AIM: Begin at the line that holds "How far away from the camera is [929,178]" and copy each line exactly until the data below ends, including that last line but no pictures.

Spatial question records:

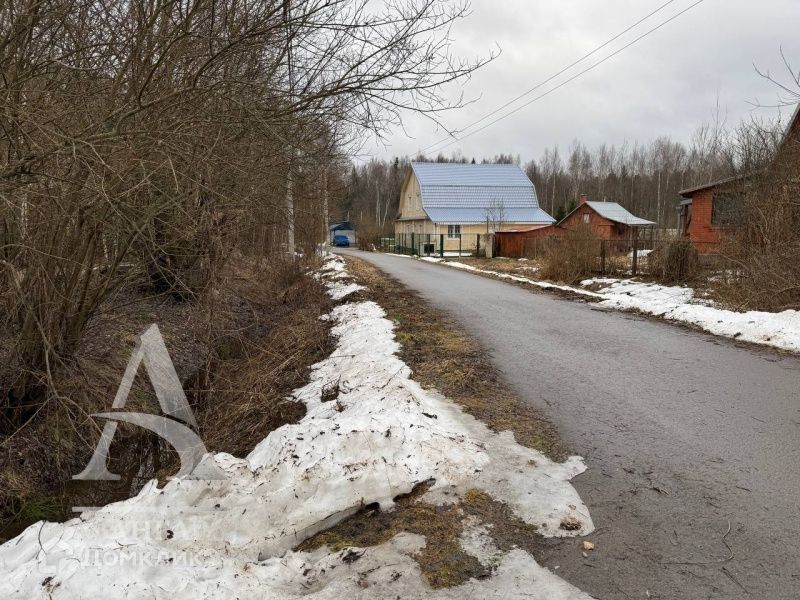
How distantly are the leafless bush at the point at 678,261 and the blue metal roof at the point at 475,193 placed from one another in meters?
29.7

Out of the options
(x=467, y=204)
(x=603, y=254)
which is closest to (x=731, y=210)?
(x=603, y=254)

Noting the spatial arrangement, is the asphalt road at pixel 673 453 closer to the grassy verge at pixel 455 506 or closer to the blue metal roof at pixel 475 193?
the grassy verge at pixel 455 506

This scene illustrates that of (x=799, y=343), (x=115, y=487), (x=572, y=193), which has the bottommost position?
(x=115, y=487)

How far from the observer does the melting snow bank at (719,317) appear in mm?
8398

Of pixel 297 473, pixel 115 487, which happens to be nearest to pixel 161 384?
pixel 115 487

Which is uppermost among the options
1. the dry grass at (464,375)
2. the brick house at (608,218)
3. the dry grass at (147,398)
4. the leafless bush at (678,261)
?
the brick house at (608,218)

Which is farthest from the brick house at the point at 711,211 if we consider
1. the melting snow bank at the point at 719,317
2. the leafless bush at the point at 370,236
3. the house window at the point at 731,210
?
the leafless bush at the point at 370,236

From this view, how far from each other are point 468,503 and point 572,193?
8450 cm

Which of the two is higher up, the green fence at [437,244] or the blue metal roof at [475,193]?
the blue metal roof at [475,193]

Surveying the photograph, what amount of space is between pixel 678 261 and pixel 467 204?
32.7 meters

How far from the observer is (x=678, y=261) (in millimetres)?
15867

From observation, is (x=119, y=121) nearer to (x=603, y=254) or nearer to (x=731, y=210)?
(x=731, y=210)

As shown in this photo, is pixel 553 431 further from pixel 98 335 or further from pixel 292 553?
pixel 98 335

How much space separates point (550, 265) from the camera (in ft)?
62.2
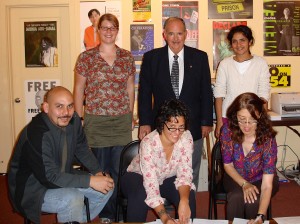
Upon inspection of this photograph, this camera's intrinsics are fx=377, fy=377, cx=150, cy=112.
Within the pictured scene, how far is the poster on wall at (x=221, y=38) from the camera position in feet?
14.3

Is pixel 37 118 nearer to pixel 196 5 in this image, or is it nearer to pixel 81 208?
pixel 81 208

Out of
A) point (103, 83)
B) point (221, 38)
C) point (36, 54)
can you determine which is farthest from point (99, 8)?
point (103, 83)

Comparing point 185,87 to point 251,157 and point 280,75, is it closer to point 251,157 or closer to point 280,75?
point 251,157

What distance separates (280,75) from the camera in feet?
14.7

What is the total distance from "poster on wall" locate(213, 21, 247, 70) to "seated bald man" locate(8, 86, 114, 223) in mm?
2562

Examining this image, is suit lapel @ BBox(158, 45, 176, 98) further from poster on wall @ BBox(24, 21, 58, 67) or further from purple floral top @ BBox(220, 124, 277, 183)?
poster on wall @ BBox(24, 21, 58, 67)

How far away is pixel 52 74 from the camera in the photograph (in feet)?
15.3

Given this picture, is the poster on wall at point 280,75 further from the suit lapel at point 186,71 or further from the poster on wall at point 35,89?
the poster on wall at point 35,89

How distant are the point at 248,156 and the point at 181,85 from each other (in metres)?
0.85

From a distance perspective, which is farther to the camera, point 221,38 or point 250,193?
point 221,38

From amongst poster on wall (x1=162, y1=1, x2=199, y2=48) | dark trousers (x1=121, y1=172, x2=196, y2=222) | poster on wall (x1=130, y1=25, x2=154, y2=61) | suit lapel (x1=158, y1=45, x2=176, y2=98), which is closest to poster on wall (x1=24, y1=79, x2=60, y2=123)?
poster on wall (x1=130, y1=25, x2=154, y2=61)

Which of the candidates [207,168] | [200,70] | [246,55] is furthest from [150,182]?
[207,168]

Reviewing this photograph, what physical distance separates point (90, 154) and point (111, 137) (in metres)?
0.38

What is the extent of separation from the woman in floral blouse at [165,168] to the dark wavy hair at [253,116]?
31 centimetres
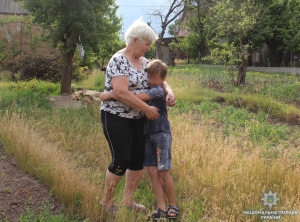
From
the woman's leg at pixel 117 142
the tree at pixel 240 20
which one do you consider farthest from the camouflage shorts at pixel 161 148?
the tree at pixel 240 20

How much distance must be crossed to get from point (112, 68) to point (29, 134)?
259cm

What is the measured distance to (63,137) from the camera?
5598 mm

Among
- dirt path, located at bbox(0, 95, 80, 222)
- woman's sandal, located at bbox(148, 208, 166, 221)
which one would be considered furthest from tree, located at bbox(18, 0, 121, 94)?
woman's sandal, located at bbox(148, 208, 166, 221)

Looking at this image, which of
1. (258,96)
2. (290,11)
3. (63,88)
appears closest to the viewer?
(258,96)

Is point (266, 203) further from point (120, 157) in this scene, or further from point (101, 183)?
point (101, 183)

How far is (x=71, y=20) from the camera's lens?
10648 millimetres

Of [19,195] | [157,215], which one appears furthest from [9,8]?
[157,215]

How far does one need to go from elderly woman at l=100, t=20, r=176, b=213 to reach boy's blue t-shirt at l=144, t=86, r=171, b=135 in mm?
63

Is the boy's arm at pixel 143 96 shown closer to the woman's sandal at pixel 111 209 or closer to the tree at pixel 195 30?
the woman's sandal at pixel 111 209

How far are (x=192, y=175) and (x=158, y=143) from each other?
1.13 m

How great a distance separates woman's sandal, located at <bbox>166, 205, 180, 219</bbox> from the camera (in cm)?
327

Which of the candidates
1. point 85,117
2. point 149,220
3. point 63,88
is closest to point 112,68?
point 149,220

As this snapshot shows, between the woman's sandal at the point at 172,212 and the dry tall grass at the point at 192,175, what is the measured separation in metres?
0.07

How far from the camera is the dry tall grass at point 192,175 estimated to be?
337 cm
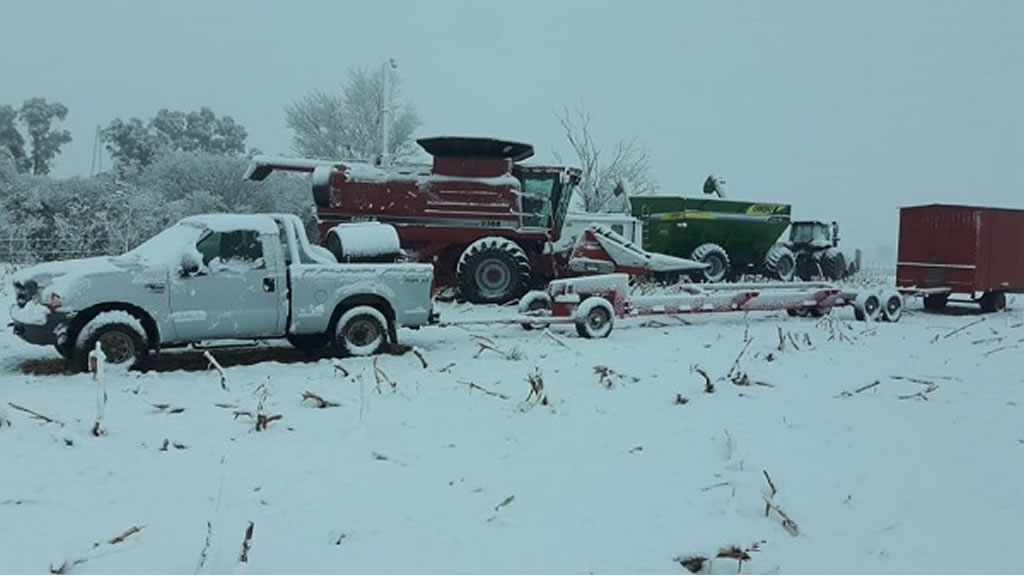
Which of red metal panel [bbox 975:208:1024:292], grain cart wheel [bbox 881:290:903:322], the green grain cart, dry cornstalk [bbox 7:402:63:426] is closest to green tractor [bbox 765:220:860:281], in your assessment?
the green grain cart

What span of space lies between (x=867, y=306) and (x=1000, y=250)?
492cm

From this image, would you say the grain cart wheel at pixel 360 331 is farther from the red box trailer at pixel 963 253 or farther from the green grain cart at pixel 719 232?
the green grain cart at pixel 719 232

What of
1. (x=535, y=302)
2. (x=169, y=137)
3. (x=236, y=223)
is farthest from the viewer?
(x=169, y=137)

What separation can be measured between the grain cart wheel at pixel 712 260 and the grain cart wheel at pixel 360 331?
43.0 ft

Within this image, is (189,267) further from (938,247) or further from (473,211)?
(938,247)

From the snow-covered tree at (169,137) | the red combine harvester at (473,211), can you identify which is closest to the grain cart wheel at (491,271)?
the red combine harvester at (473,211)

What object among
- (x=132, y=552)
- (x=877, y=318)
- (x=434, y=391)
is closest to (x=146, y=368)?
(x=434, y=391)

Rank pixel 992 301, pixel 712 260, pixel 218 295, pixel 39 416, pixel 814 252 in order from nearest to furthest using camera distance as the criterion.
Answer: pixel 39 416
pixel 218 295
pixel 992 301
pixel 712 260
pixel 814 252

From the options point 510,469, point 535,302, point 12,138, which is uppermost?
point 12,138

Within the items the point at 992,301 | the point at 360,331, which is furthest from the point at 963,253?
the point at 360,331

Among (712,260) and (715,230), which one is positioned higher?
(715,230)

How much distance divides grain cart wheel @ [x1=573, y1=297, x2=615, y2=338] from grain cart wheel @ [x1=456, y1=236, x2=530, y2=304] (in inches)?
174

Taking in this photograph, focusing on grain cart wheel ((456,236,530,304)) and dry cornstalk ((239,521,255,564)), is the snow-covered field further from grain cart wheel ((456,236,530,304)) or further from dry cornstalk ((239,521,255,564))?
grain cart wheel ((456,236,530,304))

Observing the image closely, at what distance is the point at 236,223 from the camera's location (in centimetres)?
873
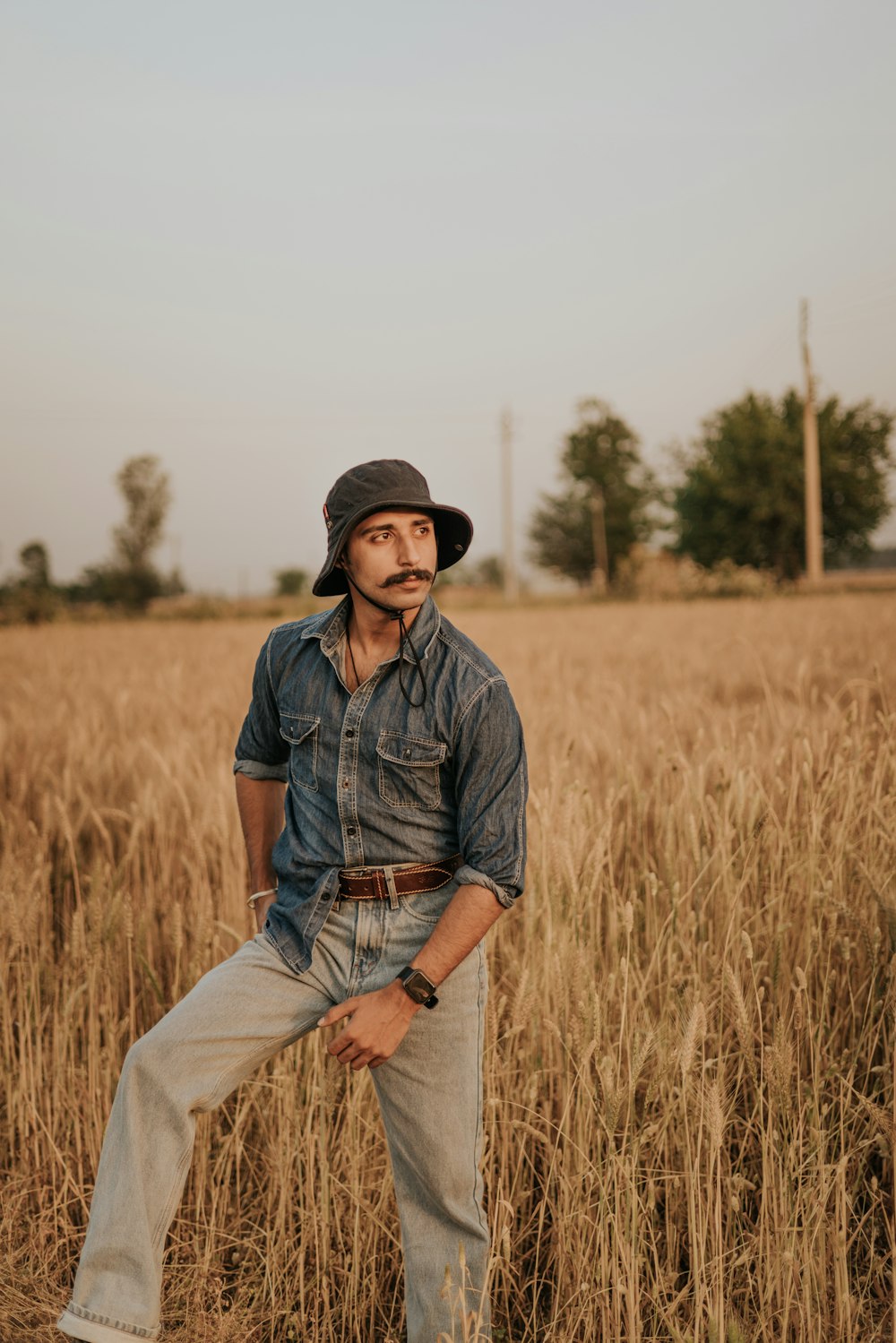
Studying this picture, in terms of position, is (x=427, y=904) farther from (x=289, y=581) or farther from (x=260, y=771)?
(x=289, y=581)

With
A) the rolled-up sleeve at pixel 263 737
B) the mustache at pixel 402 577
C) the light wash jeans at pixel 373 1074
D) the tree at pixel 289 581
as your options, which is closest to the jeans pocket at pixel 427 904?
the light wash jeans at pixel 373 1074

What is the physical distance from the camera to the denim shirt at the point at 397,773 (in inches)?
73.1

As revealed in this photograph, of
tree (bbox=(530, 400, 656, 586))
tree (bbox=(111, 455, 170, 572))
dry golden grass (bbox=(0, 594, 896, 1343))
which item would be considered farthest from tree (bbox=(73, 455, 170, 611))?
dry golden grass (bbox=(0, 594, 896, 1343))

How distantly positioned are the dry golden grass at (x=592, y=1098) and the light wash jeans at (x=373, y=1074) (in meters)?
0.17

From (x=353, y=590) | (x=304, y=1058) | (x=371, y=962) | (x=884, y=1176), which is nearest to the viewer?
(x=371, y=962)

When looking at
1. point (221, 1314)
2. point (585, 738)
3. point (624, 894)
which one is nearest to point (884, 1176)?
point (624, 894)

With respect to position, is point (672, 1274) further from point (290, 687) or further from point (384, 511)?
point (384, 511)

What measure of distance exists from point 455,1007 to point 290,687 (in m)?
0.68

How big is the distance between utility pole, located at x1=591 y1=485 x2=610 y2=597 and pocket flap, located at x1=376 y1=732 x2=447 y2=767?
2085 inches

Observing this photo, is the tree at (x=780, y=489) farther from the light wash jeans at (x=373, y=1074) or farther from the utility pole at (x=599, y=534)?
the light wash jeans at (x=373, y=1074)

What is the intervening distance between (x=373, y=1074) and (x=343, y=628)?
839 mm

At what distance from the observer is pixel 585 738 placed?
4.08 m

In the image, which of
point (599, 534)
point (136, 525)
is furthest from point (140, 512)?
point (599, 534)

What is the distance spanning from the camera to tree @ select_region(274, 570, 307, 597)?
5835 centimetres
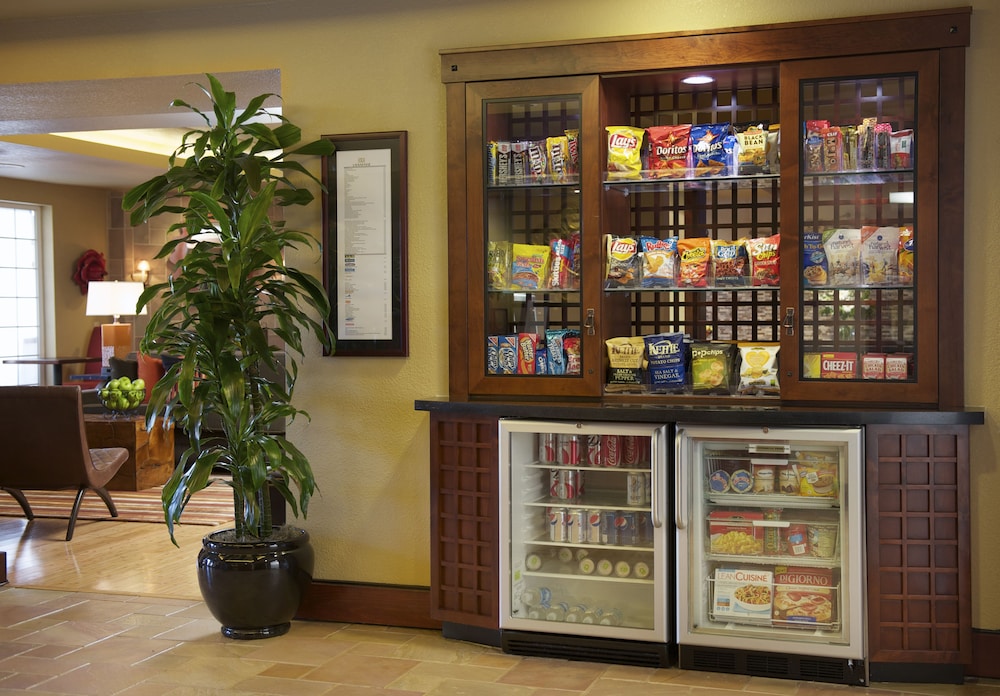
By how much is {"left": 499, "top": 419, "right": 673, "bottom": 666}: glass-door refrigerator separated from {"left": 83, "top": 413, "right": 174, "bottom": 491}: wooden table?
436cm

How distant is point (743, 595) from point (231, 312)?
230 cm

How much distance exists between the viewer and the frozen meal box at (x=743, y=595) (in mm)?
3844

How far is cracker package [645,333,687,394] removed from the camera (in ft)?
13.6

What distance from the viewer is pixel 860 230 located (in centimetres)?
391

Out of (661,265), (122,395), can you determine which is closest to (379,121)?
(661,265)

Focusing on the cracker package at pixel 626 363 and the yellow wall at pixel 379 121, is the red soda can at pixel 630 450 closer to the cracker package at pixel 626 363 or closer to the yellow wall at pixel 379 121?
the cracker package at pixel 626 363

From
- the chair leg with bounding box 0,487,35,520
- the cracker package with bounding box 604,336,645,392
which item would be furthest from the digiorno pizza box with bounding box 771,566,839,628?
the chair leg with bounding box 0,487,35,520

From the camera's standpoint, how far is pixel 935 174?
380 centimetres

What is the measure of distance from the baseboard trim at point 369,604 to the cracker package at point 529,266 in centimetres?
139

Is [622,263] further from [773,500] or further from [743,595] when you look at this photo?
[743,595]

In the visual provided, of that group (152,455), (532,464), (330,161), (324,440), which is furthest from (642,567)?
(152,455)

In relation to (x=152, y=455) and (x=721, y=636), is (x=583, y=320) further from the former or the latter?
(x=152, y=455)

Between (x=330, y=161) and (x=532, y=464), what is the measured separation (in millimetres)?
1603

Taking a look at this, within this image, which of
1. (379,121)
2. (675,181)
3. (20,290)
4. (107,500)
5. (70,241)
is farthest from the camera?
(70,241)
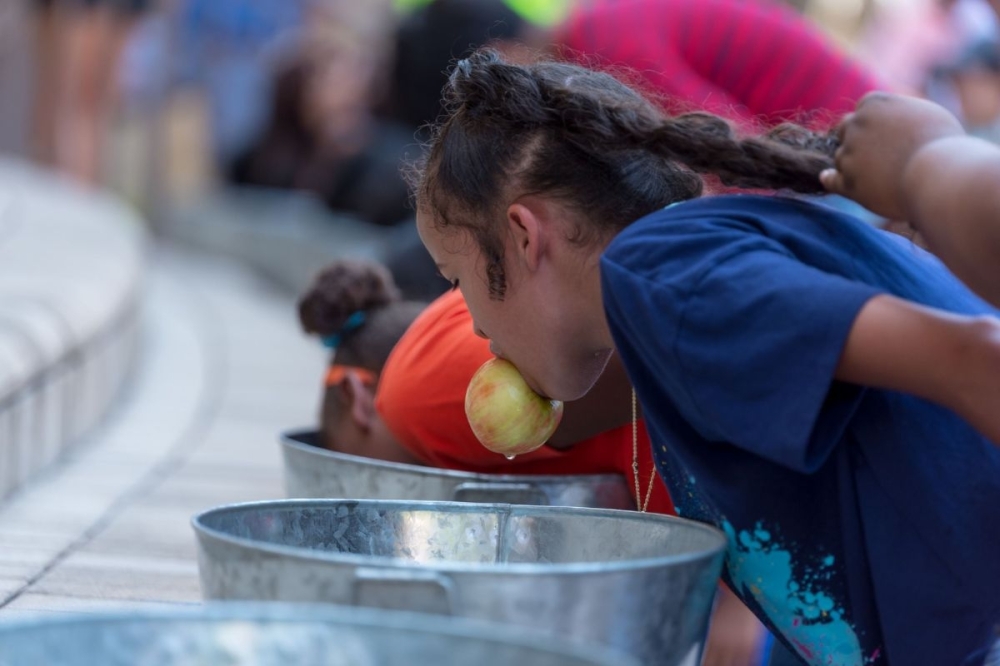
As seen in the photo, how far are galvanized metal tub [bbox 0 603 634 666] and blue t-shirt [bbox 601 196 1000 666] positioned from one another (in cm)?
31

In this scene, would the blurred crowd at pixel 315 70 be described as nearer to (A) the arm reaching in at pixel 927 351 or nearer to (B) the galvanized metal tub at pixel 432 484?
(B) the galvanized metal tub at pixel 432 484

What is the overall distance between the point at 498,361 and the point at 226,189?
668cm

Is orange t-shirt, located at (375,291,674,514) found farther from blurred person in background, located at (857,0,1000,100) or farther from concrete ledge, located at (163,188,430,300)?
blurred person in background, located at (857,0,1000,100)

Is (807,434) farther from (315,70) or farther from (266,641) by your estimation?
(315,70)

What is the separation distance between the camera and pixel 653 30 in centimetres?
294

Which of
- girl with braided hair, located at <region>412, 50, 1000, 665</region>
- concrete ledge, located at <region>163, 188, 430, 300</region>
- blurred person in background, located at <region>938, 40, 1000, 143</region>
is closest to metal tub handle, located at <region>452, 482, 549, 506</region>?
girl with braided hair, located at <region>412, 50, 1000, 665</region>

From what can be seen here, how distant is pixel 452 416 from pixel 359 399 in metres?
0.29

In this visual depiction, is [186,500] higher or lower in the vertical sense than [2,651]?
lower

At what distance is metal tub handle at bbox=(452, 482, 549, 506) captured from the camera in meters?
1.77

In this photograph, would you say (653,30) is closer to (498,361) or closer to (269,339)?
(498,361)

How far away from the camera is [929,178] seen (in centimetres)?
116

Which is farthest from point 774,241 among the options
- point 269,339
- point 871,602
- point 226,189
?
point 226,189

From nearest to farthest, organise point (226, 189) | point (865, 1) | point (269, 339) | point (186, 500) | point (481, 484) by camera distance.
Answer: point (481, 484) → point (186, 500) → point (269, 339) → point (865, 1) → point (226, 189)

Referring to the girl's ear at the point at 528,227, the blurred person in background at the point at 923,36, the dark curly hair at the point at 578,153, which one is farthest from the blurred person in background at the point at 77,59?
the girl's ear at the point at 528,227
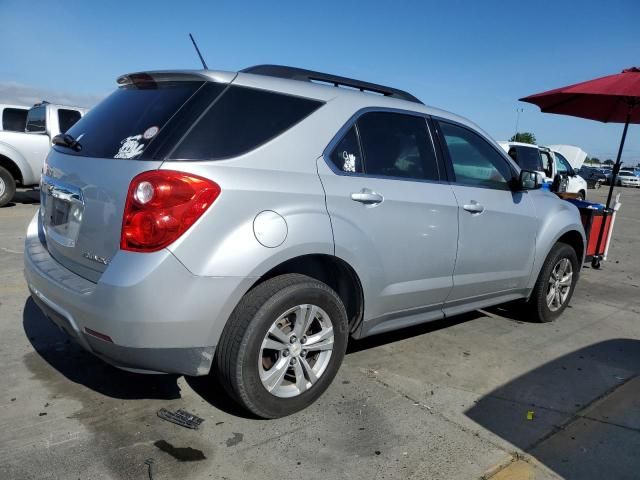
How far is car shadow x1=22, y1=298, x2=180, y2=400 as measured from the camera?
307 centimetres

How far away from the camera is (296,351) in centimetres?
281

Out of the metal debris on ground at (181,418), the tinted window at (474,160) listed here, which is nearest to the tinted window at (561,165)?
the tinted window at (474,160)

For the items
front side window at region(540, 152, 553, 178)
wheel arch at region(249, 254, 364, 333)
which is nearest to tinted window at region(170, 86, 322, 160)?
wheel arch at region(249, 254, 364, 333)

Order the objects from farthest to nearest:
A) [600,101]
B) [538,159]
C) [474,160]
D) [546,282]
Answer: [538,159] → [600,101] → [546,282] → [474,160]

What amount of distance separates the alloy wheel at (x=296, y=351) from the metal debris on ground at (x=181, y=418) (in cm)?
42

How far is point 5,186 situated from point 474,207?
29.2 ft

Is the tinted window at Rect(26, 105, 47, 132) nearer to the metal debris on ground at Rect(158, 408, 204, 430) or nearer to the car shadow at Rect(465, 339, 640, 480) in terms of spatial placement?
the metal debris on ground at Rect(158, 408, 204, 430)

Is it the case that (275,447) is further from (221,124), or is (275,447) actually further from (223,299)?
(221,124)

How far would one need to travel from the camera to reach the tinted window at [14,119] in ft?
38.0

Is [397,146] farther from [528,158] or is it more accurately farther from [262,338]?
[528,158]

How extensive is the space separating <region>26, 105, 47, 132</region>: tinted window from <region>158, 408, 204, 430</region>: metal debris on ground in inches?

COMPLETE RESPONSE:
How far away from the camera is [929,178] seen (in centimetres)?
116

Which is farthest from point 774,241 among the options
- point 269,339
- point 871,602
- point 226,189
?
point 226,189

From nearest to farthest, organise point (226, 189) | point (865, 1) | point (269, 339) | point (186, 500) | point (481, 484) by camera distance.
Answer: point (481, 484) → point (186, 500) → point (269, 339) → point (865, 1) → point (226, 189)

Referring to the girl's ear at the point at 528,227, the blurred person in background at the point at 923,36, the dark curly hair at the point at 578,153, which one is farthest from the blurred person in background at the point at 77,59?
the girl's ear at the point at 528,227
How far is car shadow x1=22, y1=298, x2=180, y2=400 as measured from the camera?
307 centimetres

How far away from the camera is (296,351) in centimetres?
281

Out of the metal debris on ground at (181,418), the tinted window at (474,160) listed here, which is nearest to the tinted window at (561,165)?
the tinted window at (474,160)

For the items
front side window at region(540, 152, 553, 178)
wheel arch at region(249, 254, 364, 333)
which is nearest to tinted window at region(170, 86, 322, 160)?
wheel arch at region(249, 254, 364, 333)

Order the objects from farthest to nearest:
A) [600,101]
B) [538,159]
C) [474,160]
D) [546,282]
Answer: [538,159] → [600,101] → [546,282] → [474,160]

What amount of distance separates the alloy wheel at (x=296, y=351) from the metal debris on ground at (x=181, y=418) (in cm)?
42

How far is point 5,186 situated from point 474,207?
29.2 ft

Is the tinted window at Rect(26, 105, 47, 132) nearer to the metal debris on ground at Rect(158, 408, 204, 430) or nearer to the car shadow at Rect(465, 339, 640, 480) in terms of spatial placement?
the metal debris on ground at Rect(158, 408, 204, 430)

Is it the case that (275,447) is further from (221,124), or is (275,447) actually further from (223,299)?
(221,124)

How far would one need to travel from the camera to reach the tinted window at [14,119] in ft?
38.0

Is [397,146] farther from [528,158] or is it more accurately farther from [262,338]?
[528,158]

How extensive is the space separating <region>26, 105, 47, 132</region>: tinted window from <region>158, 408, 204, 430</region>: metal debris on ground in inches?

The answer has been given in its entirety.